Fix permissions
fix_permissions is a script included in many Android ROMs and recovery images that ensures sure apps and data match each other. The script can fix some Force Close issues on certain applications after upgrading your ROM.
Contents |
When To Run
- If you get multiple FC (Force Close) messages after trying to run apps after installing a new ROM.
- After removing packages.xml to fix other issues.
- While Troubleshooting
Execution
From a running ROM
Terminal
To execute the fix_permissions script from the device:
- Open the "Terminal" app from the application drawer.
- Type
-
su -
fix_permissions
-
ADB
adb shell fix_permissions
From Recovery
- In Amon_Ra's recovery, the fix_permissions script is run by selecting the 'other' menu then selecting 'Fix apk UID mismatch' .
- In CM-1.4 recovery, it must be run manually from console (alt+x on G1) or adb shell, as above from terminal except 'su' is not needed.
Technical details
In Android, each app runs as its own UID (user ID) just like multiple people would have their own UID on a big UNIX system. The reasoning is the same, to prevent apps (people) from messing with each other's data. The data for each app has to be 'owned' by the UID the app runs as, and additionally the app itself (.apk file) has to be that same UID. Unlike big UNIX systems, these IDs are stored in the packages.xml file in /data/system. This file, in addition to storing UIDs, stores the android permissions of each program as described in its manifest (permissions like writing to the sdcard, monitoring phone state, turning wifi on and off, accessing bluetooth, etc). If the file is damaged, deleted, or otherwise unreadable, it is regenerated. The app UIDs are assigned initially in the order you install them (10001, 10002, etc.). When the packages.xml regenerates, it grabs the Android permissions from the .apks but doesn't know what the old UIDs were. That's where fix_permissions comes in.

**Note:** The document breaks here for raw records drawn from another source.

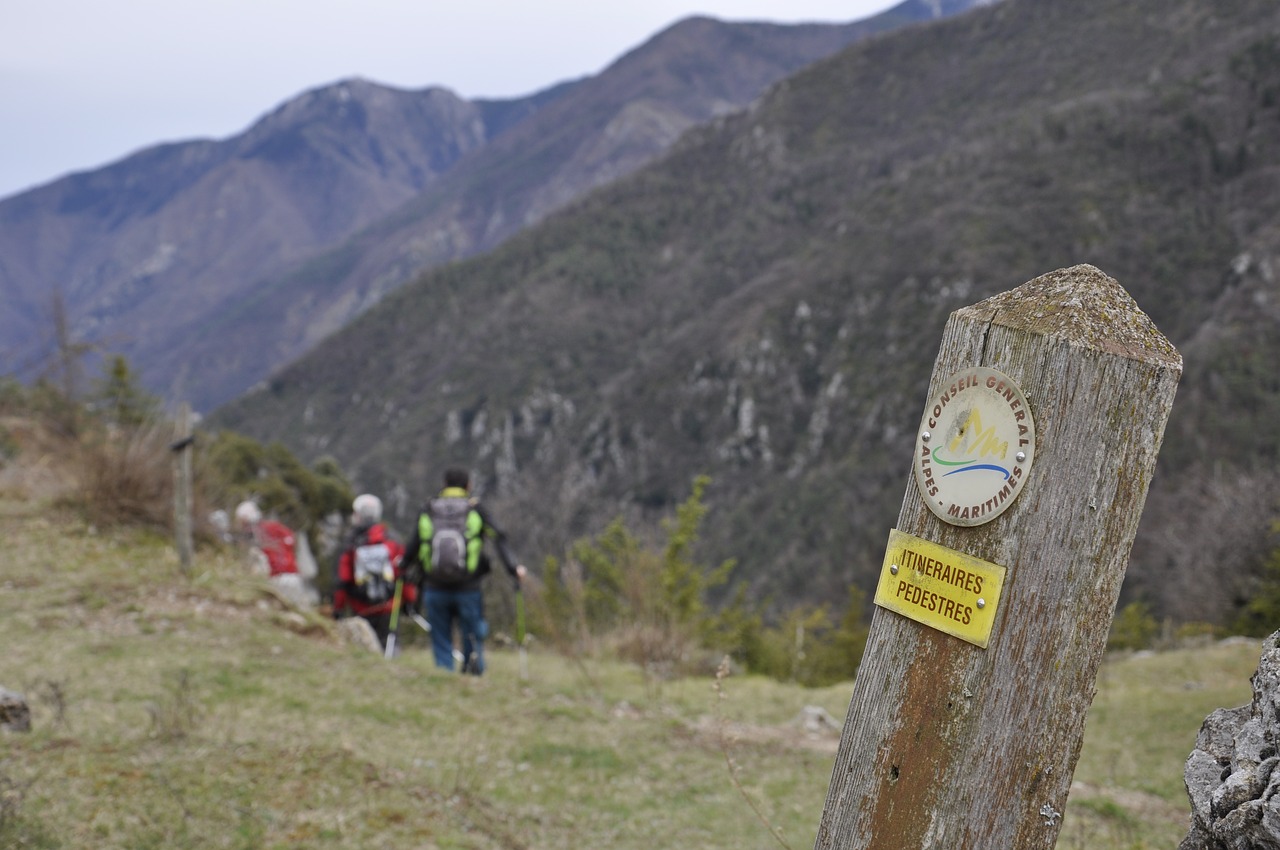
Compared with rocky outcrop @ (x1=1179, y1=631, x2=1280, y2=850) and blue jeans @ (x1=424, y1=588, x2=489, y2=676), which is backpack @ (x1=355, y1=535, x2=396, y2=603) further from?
rocky outcrop @ (x1=1179, y1=631, x2=1280, y2=850)

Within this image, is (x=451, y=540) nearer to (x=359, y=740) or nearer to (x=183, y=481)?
(x=359, y=740)

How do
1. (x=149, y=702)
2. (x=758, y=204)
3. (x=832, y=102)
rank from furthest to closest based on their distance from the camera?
1. (x=832, y=102)
2. (x=758, y=204)
3. (x=149, y=702)

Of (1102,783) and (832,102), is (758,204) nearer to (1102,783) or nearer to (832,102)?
(832,102)

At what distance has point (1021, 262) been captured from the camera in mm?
68438

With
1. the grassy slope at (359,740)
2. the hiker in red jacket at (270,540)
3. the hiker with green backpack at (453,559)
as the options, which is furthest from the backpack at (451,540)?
the hiker in red jacket at (270,540)

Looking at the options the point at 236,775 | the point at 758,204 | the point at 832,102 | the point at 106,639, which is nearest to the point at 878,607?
the point at 236,775

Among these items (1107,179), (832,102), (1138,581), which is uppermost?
(832,102)

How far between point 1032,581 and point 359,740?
424 cm

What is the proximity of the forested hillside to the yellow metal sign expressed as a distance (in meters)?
14.6

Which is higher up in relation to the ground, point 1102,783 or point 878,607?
point 878,607

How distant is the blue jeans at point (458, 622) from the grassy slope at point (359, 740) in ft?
1.08

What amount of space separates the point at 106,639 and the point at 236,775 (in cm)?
336

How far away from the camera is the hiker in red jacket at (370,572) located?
7.30 meters

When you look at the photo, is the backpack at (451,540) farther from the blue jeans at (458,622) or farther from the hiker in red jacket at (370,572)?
the hiker in red jacket at (370,572)
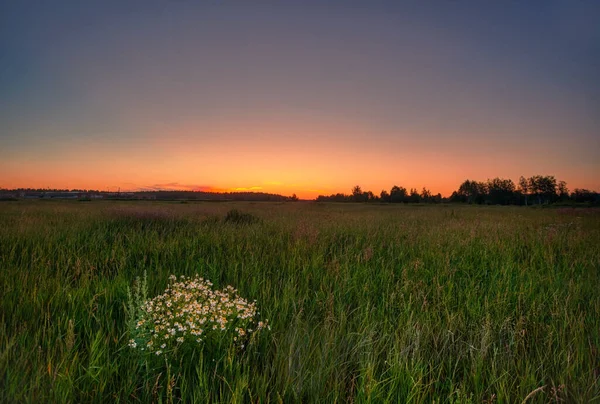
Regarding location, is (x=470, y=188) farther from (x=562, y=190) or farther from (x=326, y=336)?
(x=326, y=336)

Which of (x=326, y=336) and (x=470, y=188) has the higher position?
(x=470, y=188)

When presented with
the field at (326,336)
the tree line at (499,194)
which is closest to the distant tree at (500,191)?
the tree line at (499,194)

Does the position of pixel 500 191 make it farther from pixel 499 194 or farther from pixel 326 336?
pixel 326 336

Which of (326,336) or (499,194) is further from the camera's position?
(499,194)

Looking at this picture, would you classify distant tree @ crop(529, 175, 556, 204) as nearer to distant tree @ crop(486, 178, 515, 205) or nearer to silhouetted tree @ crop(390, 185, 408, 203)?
distant tree @ crop(486, 178, 515, 205)

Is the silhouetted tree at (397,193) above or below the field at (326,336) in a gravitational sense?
above

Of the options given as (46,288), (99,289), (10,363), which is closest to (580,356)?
(10,363)

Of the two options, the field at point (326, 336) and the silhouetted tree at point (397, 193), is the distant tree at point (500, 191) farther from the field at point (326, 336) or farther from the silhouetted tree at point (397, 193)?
the field at point (326, 336)

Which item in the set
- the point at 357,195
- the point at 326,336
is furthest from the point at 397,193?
the point at 326,336

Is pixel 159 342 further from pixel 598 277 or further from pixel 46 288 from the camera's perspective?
pixel 598 277

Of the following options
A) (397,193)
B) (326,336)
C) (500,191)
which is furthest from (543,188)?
(326,336)

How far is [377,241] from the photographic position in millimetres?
7832

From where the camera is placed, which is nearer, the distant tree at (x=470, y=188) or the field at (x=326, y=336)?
the field at (x=326, y=336)

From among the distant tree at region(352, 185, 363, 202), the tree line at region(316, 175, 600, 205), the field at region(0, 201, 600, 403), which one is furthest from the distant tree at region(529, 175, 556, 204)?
the field at region(0, 201, 600, 403)
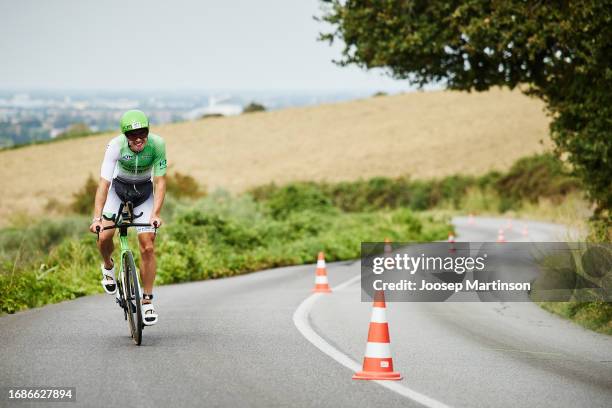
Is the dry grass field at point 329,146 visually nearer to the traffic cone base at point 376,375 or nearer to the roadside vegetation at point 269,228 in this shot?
the roadside vegetation at point 269,228

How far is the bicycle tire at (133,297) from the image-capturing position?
975 centimetres

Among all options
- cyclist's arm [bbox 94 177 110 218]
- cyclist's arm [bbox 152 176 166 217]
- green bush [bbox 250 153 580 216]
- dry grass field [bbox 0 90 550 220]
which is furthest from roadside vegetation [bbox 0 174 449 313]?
dry grass field [bbox 0 90 550 220]

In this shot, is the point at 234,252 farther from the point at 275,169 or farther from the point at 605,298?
the point at 275,169

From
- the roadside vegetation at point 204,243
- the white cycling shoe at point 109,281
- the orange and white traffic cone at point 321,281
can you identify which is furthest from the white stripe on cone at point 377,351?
the orange and white traffic cone at point 321,281

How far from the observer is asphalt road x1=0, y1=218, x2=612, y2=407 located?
757 cm

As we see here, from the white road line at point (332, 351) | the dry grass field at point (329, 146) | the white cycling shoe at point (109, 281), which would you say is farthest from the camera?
the dry grass field at point (329, 146)

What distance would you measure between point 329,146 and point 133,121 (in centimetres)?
7725

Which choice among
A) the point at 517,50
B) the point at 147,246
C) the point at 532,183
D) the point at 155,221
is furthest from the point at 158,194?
the point at 532,183

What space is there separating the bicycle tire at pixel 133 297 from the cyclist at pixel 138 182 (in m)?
0.15

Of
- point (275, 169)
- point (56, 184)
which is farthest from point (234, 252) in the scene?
point (275, 169)

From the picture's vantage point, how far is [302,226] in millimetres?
31812

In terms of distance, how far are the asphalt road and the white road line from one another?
0.02 metres

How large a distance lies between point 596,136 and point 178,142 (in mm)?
73623

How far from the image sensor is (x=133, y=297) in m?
9.91
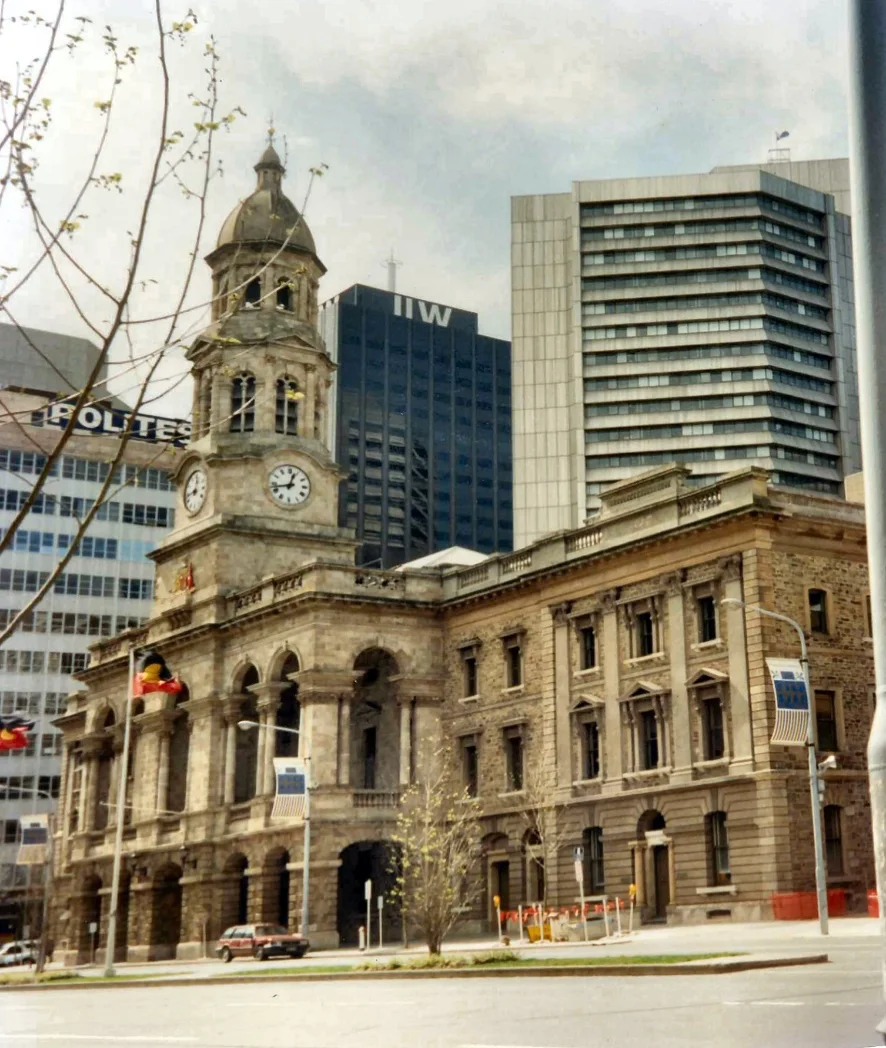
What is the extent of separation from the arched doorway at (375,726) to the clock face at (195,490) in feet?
40.3

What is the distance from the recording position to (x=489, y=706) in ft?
182

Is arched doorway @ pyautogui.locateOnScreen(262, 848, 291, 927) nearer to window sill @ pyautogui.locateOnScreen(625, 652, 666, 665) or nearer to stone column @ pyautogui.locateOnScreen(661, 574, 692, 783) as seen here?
window sill @ pyautogui.locateOnScreen(625, 652, 666, 665)

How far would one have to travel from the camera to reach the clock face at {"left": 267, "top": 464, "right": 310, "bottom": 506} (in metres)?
65.8

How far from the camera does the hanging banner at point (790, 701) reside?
121ft

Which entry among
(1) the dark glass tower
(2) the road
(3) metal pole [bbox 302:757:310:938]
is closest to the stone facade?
(3) metal pole [bbox 302:757:310:938]

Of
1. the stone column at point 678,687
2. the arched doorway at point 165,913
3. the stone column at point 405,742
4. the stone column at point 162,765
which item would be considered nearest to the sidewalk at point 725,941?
the stone column at point 678,687

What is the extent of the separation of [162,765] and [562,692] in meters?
22.4

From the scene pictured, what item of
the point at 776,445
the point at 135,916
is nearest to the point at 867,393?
the point at 135,916

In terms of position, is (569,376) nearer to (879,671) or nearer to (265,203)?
(265,203)

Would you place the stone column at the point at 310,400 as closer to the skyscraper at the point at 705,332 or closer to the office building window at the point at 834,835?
the office building window at the point at 834,835

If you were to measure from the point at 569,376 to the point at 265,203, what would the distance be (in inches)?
2208

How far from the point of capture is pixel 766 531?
44.6 m

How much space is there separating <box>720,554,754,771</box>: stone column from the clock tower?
23030mm

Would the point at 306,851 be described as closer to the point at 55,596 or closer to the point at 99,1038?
the point at 99,1038
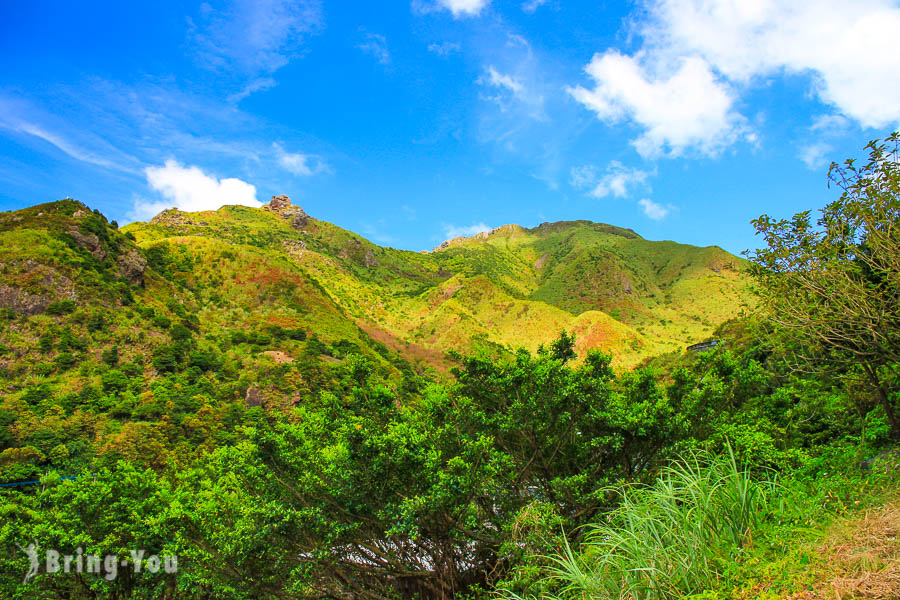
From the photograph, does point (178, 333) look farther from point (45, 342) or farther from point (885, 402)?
point (885, 402)

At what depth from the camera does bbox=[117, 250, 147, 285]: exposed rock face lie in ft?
194

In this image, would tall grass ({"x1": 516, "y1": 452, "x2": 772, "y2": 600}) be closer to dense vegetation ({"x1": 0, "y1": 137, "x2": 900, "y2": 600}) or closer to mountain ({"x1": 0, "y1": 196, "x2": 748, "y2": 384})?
dense vegetation ({"x1": 0, "y1": 137, "x2": 900, "y2": 600})

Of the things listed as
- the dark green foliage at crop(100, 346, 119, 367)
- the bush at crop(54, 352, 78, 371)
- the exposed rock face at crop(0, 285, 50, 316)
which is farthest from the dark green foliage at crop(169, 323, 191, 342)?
the exposed rock face at crop(0, 285, 50, 316)

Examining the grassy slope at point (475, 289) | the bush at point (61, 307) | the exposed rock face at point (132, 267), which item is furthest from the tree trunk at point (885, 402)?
the exposed rock face at point (132, 267)

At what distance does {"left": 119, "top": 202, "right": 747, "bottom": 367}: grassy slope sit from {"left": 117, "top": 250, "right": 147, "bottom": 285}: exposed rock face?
60.1 ft

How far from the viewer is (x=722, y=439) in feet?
29.8

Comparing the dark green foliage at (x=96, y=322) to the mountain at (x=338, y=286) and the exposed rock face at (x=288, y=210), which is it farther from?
the exposed rock face at (x=288, y=210)

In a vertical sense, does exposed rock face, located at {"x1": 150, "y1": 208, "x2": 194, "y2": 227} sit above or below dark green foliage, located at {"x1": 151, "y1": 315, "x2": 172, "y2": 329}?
above

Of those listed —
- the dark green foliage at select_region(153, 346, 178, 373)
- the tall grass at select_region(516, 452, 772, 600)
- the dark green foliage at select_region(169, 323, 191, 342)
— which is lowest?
the tall grass at select_region(516, 452, 772, 600)

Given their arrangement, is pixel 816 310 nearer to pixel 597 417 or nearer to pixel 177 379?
pixel 597 417

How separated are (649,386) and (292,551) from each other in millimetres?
9125

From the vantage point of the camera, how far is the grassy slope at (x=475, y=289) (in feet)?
294

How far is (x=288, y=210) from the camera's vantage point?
546ft

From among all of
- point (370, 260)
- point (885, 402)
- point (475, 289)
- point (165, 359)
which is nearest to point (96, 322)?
point (165, 359)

Whether run from recovery or a booted system, fix_permissions reads through the packages.xml file and performs a chown/chmod command (which changes owner/change read-write-execute permissions) on each .apk and the data directory for it. It doesn't fix Android permissions (e.g. if phone.apk lost the ability to make calls, fix_permissions wouldn't help -- see below). While CyanogenMod udpates the version of fix_permissions in the ROM on a semi-regular basis, the version in any given recovery is probably older (and recoveries aren't upgraded on devices as often, either). So if fix_permissions in recovery doesn't work, the one in the booted rom might (or vice versa).
Android permissions
Quite independent of the filesystem permissions operated on by fix_permissions, Android has its own concept of permissions, which apply to applications (rather than files). These can also be lost or damaged.
If you're looking at a logcat and see that UID 10xxx doesn't have permission SOMETHING (in all caps), it's probably a packages.xml issue, and the app should be reinstalled. If the logcat shows data directories/files as being unreadable, then fix_permissions might help.